In-House vs Outsourced IT for Manufacturing: Which Delivers Better ERP Support?
Your CFO wants to outsource IT to reduce costs. Your plant manager insists everything should stay internal for faster response. Your IT director is exhausted trying to support ERP, manage infrastructure, handle help desk tickets, implement projects, and somehow find time for strategic planning.
This debate plays out in midsize manufacturers constantly. For ERP systems specifically, the decision about outsourced IT support for manufacturing software isn’t straightforward. The right answer depends on your resources, requirements, and operational realities.
The Case for In-House IT
Traditional thinking says handle everything internally. Hire staff, build expertise, control everything yourself.
What In-House Gets You
- Immediate physical access. When something breaks on the plant floor, internal IT can be there in minutes. No waiting for someone to drive from an external office.
- Deep organizational knowledge. Internal staff understand your specific processes, customizations, quirks, and the history behind why things work the way they do.

_Records excerpted from a collection_

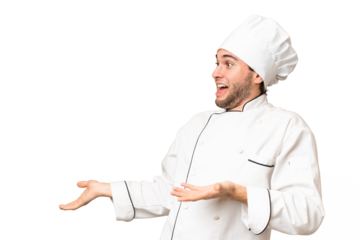 Young handsome chef man over isolated background with surprise facial expression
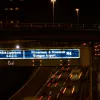 After dark, the direction signs really show their value. Not all look quite as clear as this one, though: they are still being manufactured and this one is almost brand new. You can make out the pattern of lighting tubes behind the sign face.
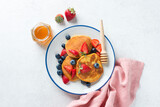 Fototapeta Desenie - Breakfast pancakes with fresh berries and honey on light grey background, top view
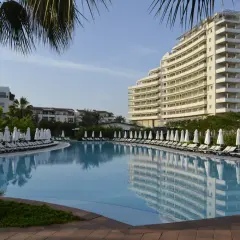 Lara, Turcja: luksusowy hotel z basenem i leżakami pod palmami.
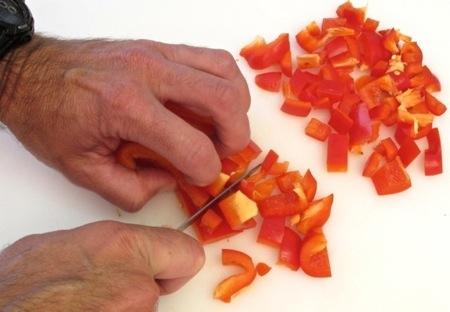 - Cut and remove the root and stem ends from the shallot.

_WHAT YOU HAVE TO DO_
Proceed with the article on in-house versus outsourced IT for manufacturing ERP support, continuing from its last line. The records are separate material, apart from the text.

_EXPECTED OUTPUT_
- Direct control over priorities. You decide what gets attention and when. No negotiating with external providers about resource allocation.
- Cultural alignment. Internal staff is part of your organization, invested in your success, and aligned with your values.
- Flexibility. Internal teams can shift focus as priorities change without contract renegotiations or scope discussions.
- No communication overhead. Just walk down the hall or make an internal call. No formal ticketing systems or account management layers.
The Challenges You’ll Face
- Limited expertise breadth. A small IT team can’t maintain deep expertise across ERP, MES, networks, security, infrastructure, and cloud services. Each requires specialized knowledge.
- Coverage gaps. People take vacations, get sick, and leave for other jobs. With 1-2 IT people, any absence creates coverage problems.
- 24/7 support challenges. If you run multiple shifts or around the clock, providing internal IT support requires multiple people. Expensive for midsize manufacturers.
- Keeping skills current. Technology changes rapidly. Keeping internal staff trained and current across all systems is ongoing work and a cost.
- Scalability problems. When projects need extra hands, you can’t easily scale internal teams up and down.
- Recruiting and retention. Attracting and keeping good IT talent requires competitive compensation. Difficult when IT isn’t seen as core to your business.
The Case for Outsourcing
Outsourcing means external providers handle some or all IT functions, including outsourced IT support for manufacturing software.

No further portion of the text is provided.